Dance to make a life
Dance India Dance winner and trainer to stars like Tiger Shroff, Price Gupta, has been inducted in the Golden Book of World Records for teaching dance to 2,500 students, at the same venue, for free.
Prince Gupta (left) teaches 2,500 children at a camp in Mehsana, Ahmedabad
"I knew I couldn't do this in Mumbai because of lack of space, so I moved it to a water park in Mehsana, outside of Ahmedabad," he tells this diarist. The kids, most of whom hailed from underprivileged homes, came from cities like Sundernagar, Badalpur, Ganganagar and even as far as Nepal and Andaman & Nicobar.
"I wanted to focus only on children who really want to be dancers. We took care of their stay and food, and the workshop was free. I had 10 teachers along with me who taught different genres for seven days." His famous friends including Shroff, Remo D'Souza, Terence Lewis and Ahmed Khan also dropped in to offer moral support. "I plan to do this more often." Good going.
Akerkar puts on the apron
The fourth season of Foods With Benefits, a charity event organised by Mangal Dalal and Nachiket Shetye, will be held on June 29. The venue this year is newly-opened Mag Street Kitchen, by the team behind The Table, in Mazgoan.
Proceeds this year will go to St Jude's Childcare Centre. When The Table's Alex Sanchez tweeted a picture of some of the nine chefs onboard for the collaboration, we were happily surprised to see Rahul Akerkar, among Irfan Pabanney of The Sassy Spoon, Gresham Fernandes of Impresario and Kelvin Cheung of One Street Over and Bastian. The nine-course meal will have three mains — light, medium and rich.
Akerkar will be dishing out the medium dish. "For the non-vegetarians, it will be a duck-based dish, stone fruits like peaches and plums which are in season now. I hope they are available on June 29, for if not, I'll just have to rustle something else up," he says matter-of-factly over the phone.
For the vegetarians, his core ingredient will be mushrooms. Why? "Because I love them," he laughs. Akerkar has always been an advocate of collaborations and sharing ideas. "It is through efforts likes these that the industry grows." May their tribe flourish.
Tattletales on Twitter
No one on Twitter is safe from trolls, especially if you are the kind who tweets against the reigning government. And, it seems that geography is also not a problem.

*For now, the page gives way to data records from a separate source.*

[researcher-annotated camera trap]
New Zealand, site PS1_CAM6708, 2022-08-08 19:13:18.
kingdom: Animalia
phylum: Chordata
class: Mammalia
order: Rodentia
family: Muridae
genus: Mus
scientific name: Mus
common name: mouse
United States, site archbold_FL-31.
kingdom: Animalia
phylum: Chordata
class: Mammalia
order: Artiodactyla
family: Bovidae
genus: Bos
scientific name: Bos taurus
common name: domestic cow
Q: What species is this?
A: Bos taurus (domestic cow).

Last week, we saw a twitter exchange between professor of media studies at Santa Clara University, Rohit Chopra, and supporters of well… okay let's just call them Bhakts. While the two groups have been getting into twitter wars often, what we were surprised about was how it seemed more like a kindergarten fight.
The trolls ask Chopra, popular for his IndiaExplained handle, if his university knew about him (and of course the university was tagged). Chopra had to clarify that his University knew about it all and had even offered to provide security.

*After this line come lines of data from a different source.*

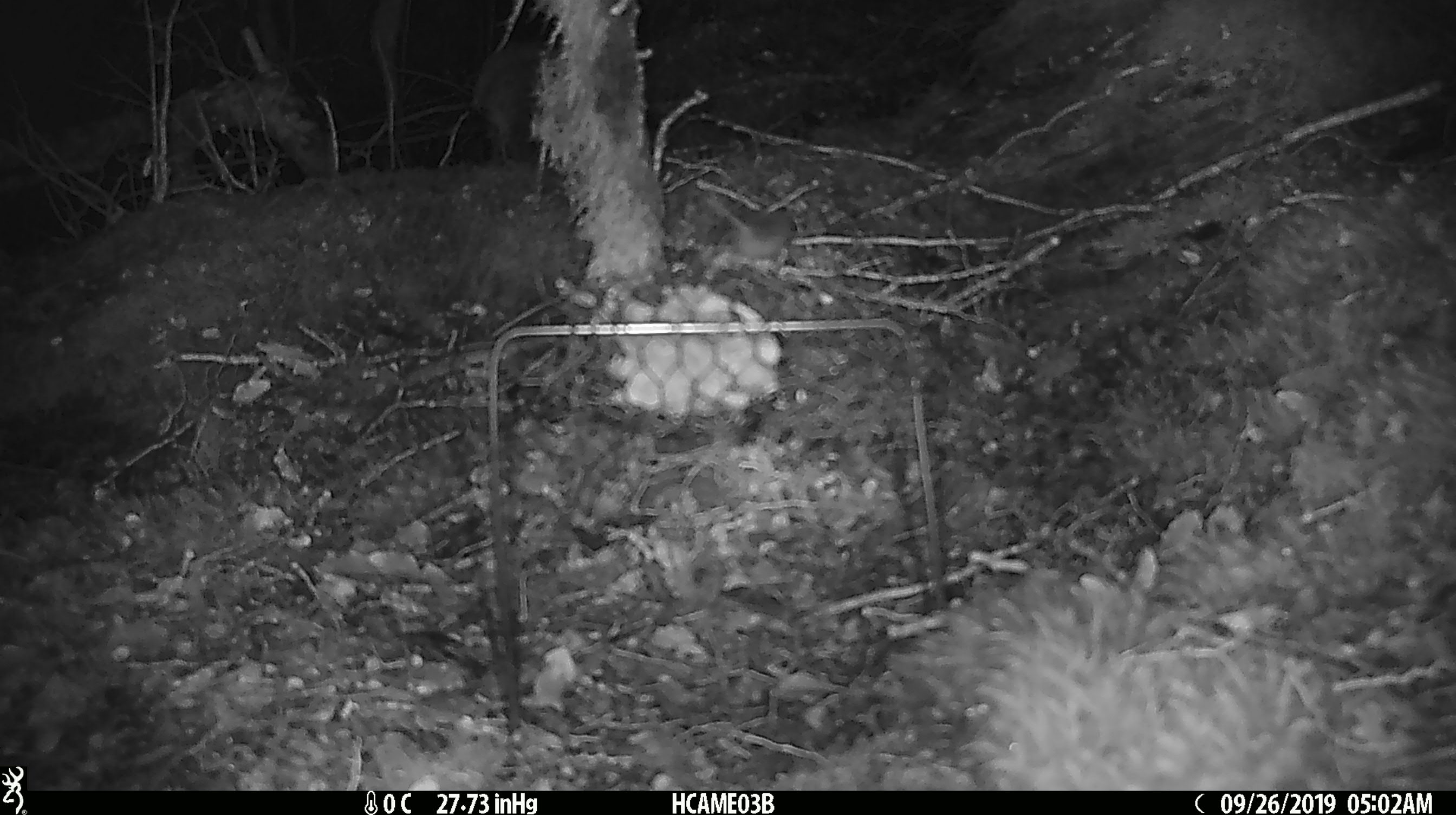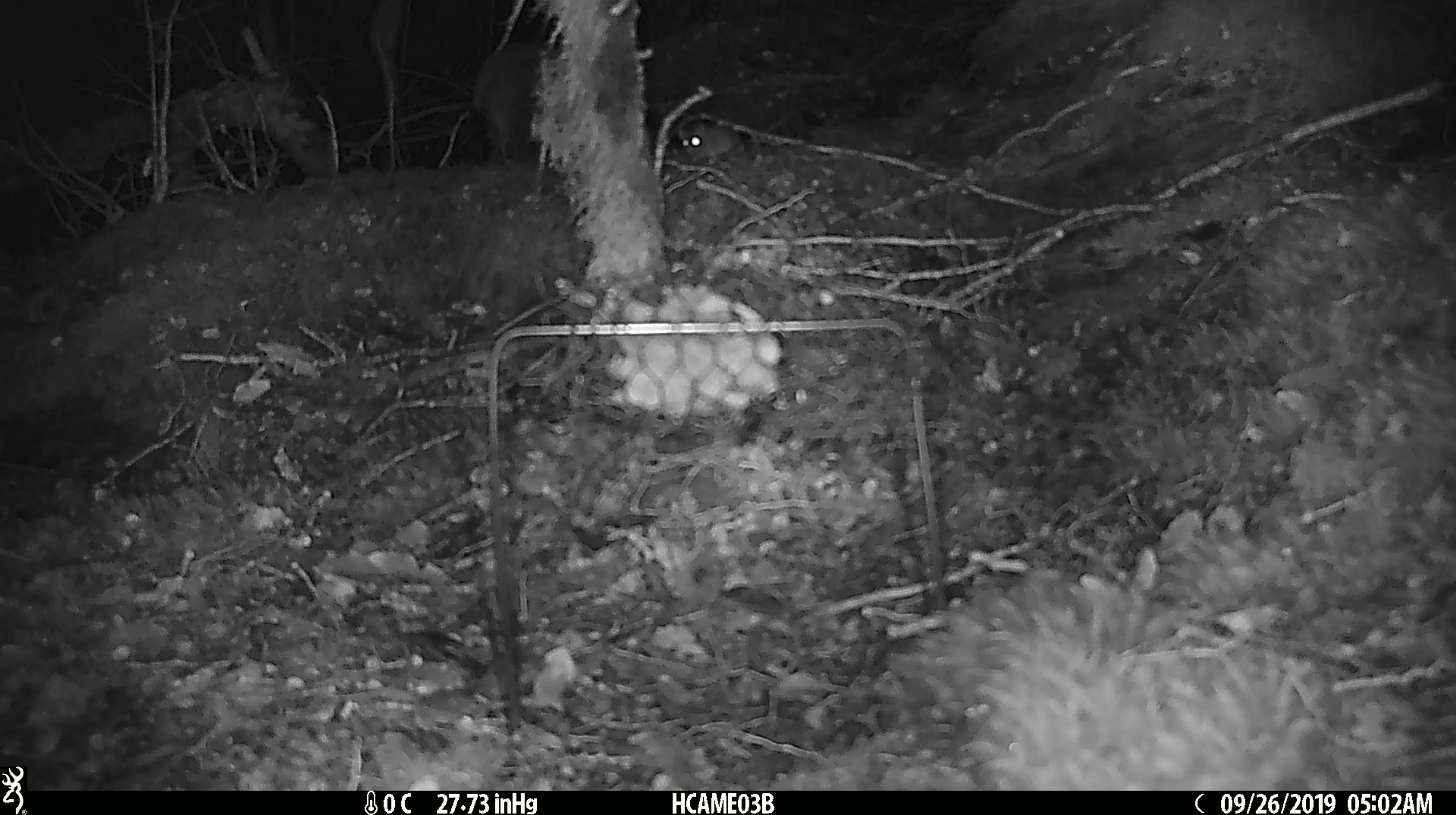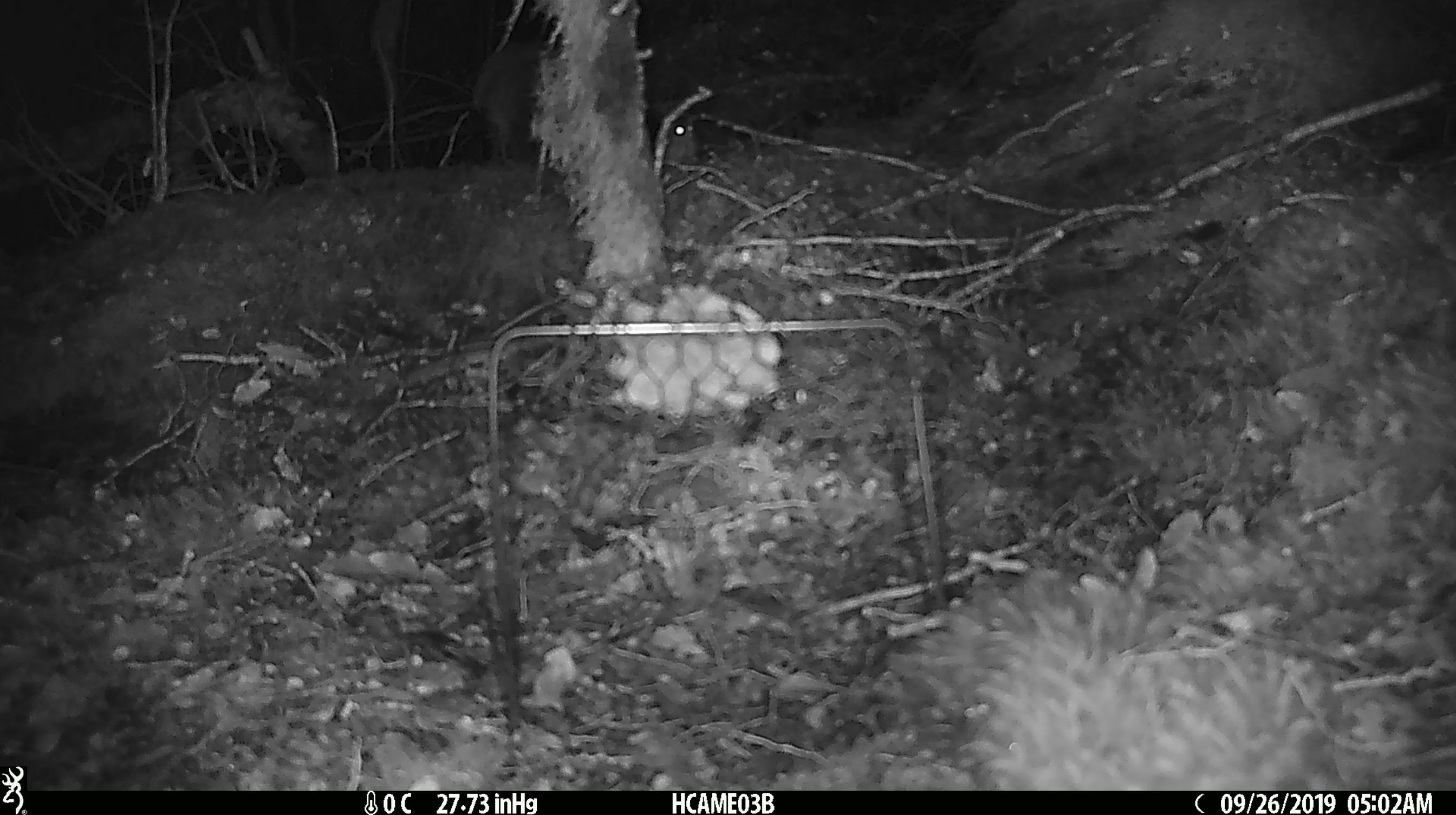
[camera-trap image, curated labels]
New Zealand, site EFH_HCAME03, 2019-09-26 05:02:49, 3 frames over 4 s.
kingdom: Animalia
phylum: Chordata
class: Mammalia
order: Rodentia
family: Muridae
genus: Mus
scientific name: Mus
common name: mouse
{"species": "mouse (Mus)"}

we did a search on one of his opponents, we found something interesting.
A few years ago, the lady in question, was on the other side of the battle, lamenting how NaMo supporters "accuse you of being dishonest and lying" simply because you don't agree with their point of view. What made her change hers, we wonder.
Tucker gets a Maati Baani redux
The fourth song in Maati Baani's web series is something fans of Indie-classical music will find hard to skip. Music composer Karthi Shah has brought together American clarinetist Shankar Tucker, and Hindustani vocalist Ankita Joshi to perform a rather dreamy and romantic number, called Payal. "It's a story within a song, where two women are waiting for their lovers," says Shah about Payal, which was shot in a picturesque forest-like setting.
What makes this musical project rather interesting is that the entire piece was ideated on the web. "Tucker was travelling between Europe and America when we approached him," says Shah.
"But we kept our conversations alive through Skype, and after a series of discussions, he recorded his part of the music and sent it to us." The end result is soul stirring and catchy. "The idea of this web series is to bring cultures together through technology," says Shah.
Kong Poush returns
Lokhandwala residents will remember Kashmiri restaurant Kong Poush, whose shutting down left them bereaved. Well, it's back. The restaurant opens its doors on Tuesday.
In February, this diarist had reported about how owner Sunil Mattoo had launched a functional kitchen in Oshiwara from where was running a catering business of Kashmiri food for corporate lunches, parties and food festivals at luxury hotels. "Fortunately, we managed to find a place, although it's not as big as my previous set up.
There will be no fancy shikaras here, but the vibe will be of a warm Kashmiri home," says the 44-year-old. This time around, Mattoo says the focus will be more on food and service than décor.